Tasks to complete:
- 1) Which minerals does the chickpea text below say chickpeas provide?
- 2) Continue the chickpea text below from where it stops.

Chickpeas, nutrients

Chickpeas provide vitamins, including A, C, E, K, B1, B2, B3, B5, B6 and B9, and minerals, such as iron, zinc, magnesium, phosphorus, potassium and calcium (Koul et al, Plants, 2022). Chickpeas contain beta carotene, lutein and zeaxanthin, which are antioxidants, have no cholesterol, while they contain fiber, unsaturated fatty acids and proteins, the latter in higher quantities than other legumes (Wallace et al, Nutrients, 2016). Chickpeas provide essential amino acids but are deficient in methionine and cysteine. This deficiency is overcome by serving chickpeas together with whole grains, as in pasta and chickpeas. In fact, chickpeas and pasta together are able to offer the body all the essential amino acids, becoming a very balanced dish (Koul et al, Plants, 2022).

Chickpeas and blood sugar

Chickpeas have a low glycemic index and help keep postprandial blood sugar under control, especially when consumed together with foods with a high glycemic index, since they help slow down the absorption of carbohydrates. In fact, studies have shown that consuming chickpea hummus, which is pureed chickpeas seasoned with oil and spices, together with carbohydrates, in particular 25 grams of white bread, made it possible to reduce postprandial blood sugar levels compared to those who had only consumed bread. (Wallace et al, Nutrients, 2016). In general, chickpea consumption has been shown to improve insulin resistance and reduce the risk of type 2 diabetes (Wallace et al, Nutrients, 2016).

Provided material:

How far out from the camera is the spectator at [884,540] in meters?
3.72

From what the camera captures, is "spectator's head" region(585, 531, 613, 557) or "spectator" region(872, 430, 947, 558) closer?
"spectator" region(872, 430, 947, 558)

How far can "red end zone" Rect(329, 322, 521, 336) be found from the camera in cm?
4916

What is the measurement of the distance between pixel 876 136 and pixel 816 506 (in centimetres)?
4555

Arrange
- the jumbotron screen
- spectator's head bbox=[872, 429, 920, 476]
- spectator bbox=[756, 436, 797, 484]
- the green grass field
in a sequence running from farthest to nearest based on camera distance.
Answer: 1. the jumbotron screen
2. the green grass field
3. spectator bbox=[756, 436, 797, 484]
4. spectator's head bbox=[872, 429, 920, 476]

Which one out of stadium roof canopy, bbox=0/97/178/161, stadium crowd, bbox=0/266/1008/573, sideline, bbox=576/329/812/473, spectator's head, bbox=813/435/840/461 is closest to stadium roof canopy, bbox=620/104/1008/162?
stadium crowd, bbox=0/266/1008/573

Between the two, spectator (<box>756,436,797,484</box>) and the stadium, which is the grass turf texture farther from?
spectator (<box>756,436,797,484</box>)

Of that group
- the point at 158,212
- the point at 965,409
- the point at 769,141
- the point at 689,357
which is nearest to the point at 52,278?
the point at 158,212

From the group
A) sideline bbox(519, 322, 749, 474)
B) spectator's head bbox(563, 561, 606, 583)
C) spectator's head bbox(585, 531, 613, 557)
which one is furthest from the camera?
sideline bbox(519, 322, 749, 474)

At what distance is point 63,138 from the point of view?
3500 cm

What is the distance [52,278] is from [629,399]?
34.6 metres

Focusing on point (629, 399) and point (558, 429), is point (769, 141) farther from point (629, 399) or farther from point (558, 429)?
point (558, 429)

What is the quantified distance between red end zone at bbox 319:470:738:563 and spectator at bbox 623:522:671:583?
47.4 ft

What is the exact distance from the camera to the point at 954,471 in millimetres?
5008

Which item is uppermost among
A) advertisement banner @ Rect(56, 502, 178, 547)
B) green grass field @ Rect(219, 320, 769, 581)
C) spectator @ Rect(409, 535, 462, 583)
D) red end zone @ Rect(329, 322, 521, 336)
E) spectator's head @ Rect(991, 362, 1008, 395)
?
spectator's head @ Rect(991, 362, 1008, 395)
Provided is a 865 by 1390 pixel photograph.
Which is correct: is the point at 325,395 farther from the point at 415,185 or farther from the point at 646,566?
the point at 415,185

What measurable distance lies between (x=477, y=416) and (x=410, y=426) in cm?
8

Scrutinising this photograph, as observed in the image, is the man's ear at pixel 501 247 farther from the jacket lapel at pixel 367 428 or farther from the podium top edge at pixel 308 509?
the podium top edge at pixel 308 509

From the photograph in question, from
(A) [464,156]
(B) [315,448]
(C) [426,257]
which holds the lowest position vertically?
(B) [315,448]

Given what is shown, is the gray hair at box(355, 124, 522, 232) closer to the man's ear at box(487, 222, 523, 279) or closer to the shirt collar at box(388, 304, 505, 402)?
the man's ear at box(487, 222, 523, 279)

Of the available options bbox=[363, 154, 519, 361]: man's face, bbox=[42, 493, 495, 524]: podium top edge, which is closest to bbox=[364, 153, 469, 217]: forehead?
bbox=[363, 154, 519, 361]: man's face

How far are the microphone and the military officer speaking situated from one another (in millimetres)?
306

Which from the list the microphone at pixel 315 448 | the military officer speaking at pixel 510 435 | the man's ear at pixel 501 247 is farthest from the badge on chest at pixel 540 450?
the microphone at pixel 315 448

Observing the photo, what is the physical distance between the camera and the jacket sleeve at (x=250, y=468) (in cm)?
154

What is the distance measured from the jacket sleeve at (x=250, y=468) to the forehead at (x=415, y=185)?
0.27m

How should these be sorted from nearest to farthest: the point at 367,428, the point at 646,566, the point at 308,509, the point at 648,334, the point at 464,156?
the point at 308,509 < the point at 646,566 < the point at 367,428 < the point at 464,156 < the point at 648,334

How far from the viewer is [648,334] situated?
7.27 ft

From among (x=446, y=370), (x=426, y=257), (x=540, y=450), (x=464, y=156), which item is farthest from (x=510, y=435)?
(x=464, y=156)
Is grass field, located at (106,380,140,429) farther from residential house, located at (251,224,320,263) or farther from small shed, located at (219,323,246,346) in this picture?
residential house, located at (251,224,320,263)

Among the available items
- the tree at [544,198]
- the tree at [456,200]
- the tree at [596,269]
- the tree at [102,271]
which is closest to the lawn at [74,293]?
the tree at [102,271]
==
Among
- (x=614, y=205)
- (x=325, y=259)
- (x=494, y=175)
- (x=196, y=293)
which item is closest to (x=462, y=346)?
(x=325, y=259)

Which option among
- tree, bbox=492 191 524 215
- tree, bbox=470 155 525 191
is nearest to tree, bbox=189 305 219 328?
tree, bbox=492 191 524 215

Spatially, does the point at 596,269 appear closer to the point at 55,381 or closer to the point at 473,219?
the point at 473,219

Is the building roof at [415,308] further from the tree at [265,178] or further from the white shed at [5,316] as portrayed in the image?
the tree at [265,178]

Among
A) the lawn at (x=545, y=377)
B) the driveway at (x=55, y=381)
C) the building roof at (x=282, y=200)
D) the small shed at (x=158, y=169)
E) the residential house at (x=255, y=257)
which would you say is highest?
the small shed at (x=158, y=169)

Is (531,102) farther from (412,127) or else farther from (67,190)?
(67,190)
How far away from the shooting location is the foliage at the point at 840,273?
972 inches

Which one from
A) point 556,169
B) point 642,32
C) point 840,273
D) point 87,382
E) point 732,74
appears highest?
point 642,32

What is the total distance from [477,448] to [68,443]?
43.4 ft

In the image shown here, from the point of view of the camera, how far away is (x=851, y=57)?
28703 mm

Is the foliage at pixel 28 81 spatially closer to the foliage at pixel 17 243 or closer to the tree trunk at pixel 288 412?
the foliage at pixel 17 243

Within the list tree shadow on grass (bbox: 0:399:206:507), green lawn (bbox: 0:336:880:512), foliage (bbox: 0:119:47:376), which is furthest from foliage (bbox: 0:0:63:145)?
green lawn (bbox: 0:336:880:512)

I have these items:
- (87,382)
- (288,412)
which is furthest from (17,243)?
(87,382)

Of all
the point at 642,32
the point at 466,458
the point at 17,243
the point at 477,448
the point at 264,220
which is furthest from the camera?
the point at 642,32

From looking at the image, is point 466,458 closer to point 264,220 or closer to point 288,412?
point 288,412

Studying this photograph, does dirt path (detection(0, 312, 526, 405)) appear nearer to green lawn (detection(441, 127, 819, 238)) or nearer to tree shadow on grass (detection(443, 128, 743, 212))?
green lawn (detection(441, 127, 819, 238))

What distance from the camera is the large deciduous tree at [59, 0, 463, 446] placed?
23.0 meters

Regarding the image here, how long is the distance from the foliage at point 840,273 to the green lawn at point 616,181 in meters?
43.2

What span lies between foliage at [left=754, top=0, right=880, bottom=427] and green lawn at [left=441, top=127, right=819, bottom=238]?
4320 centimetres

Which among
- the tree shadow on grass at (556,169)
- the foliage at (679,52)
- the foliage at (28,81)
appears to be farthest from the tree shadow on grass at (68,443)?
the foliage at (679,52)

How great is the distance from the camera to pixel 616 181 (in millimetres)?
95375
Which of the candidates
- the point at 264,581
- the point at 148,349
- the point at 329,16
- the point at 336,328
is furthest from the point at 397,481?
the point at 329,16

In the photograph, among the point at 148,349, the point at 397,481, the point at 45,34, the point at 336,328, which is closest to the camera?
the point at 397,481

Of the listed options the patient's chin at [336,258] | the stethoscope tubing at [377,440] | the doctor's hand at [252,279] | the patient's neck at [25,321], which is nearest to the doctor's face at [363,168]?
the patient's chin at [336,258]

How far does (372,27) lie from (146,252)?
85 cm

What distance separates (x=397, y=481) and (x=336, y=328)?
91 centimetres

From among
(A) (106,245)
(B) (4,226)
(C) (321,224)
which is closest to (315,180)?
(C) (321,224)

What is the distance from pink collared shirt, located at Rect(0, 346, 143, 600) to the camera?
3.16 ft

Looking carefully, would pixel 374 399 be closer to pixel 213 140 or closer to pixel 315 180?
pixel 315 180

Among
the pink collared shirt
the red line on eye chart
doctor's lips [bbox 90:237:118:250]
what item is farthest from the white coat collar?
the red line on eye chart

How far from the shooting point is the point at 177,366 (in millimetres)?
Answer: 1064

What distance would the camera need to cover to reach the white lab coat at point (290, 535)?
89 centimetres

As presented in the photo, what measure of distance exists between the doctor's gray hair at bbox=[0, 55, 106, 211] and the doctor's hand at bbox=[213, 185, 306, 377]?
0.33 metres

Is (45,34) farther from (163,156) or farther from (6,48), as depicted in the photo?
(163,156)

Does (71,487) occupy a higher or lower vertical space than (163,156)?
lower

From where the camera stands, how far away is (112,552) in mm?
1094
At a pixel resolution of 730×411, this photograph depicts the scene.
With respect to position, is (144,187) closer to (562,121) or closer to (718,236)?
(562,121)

Answers to each task:
- 1) Iron, zinc, magnesium, phosphorus, potassium, calcium

- 2)
Chickpeas and the heart

Chickpeas, included in a healthy and balanced diet, also help protect the heart. In fact, including chickpeas in one's diet made it possible, in 5 months, to reduce triglycerides and bad cholesterol in people with a high cardiovascular risk (Wallace et al, Nutrients, 2016).

Chickpeas and cellular degeneration

Chickpeas support the gut microbiota and stimulate the latter's production of butyrate, which is a short-chain fatty acid with anti-inflammatory and anti-tumor action, capable of inhibiting the proliferation of diseased cells especially in colon level (Wallace et al, Nutrients, 2016). But the anti-tumor action of chickpeas also affects the entire organism, thanks to the reduction of inflammation and the supply of antioxidants (Wallace et al, Nutrients, 2016).

Chickpeas, obesity and abdominal fat

Including chickpeas in your diet can bring important benefits even in cases of overweight and obesity. In particular, chickpeas are able to reverse the process of accumulation of visceral fat but also insulin resistance and alterations in cholesterol levels induced by an unbalanced diet (Yang et al, Br J Nutr, 2007).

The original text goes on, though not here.